▸ Directions
A - Reproduce the passage of the Inglourious Basterds review that opens with the words containing "If anything he" and closes with "suspenseful cat-and-mouse scenarios.".
B - Go on with the Inglourious Basterds review, picking up after its final sentence.

▸ Page extract
If anything he loves talking and the episodes of Inglourious Basterds unfurl as lengthy sequences of conversation. The characters just talk and talk and talk with only the occasional stop to consume a glass of milk or a plate of strudel. After that they talk and talk and talk some more. It’s slow going but on reflection it’s skilful screenwriting and narrative creation. All the waffle is worth it when it comes to the realisation of the climax as the director fleshes out the compelling characters and crafts highly suspenseful cat-and-mouse scenarios.

I can’t help but feel a little frustrated that there isn’t more gung-ho “let’s go scalp some Nazis!” stuff and Where Eagles Dare-style undercover ops, but such is the nature of the ensemble pic, made up as it is of diverse sub-plots.

Just as it would’ve been brilliant to have more of the Basterds, I’d love to know more of Shoshanna the vengeful Jew’s story and get additional intense interrogation scenes featuring the sublime charms of multilingual übervillain Hans “The Jew Hunter” Landa (played with magnificent malevolence by Christoph Waltz).

▸ Supplied information
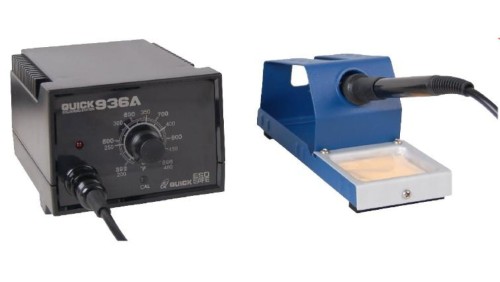 Stacja lutownicza analogowa 50W 24V 200-480C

▸ Responses in order
A -
If anything he loves talking and the episodes of Inglourious Basterds unfurl as lengthy sequences of conversation. The characters just talk and talk and talk with only the occasional stop to consume a glass of milk or a plate of strudel. After that they talk and talk and talk some more. It’s slow going but on reflection it’s skilful screenwriting and narrative creation. All the waffle is worth it when it comes to the realisation of the climax as the director fleshes out the compelling characters and crafts highly suspenseful cat-and-mouse scenarios.

B -
Because Tarantino ended up scrapping the plan to put it out as a TV series, we only get tantalising hints of the rich Inglourious Basterds universe in his head. In my opinion, it would’ve been perfect had the Kill Bill director packaged his brainchild for the small-screen instead of producing a motion picture that, whilst fantastic and thought-provoking, is testing and fragmentary.

But Tarantino doesn’t care what I, the critics or anyone else thinks; when he makes a film he makes it first and foremost for himself. Is this egotistical megalomania? Yeah, probably, but I reckon we need some of that in the film industry. If there were no rogue personalities or mavericks around, the number of faceless flicks, generic templates and empty blockbusters would be greater, and ultimately the audience and the world of cinema would be poorer for it.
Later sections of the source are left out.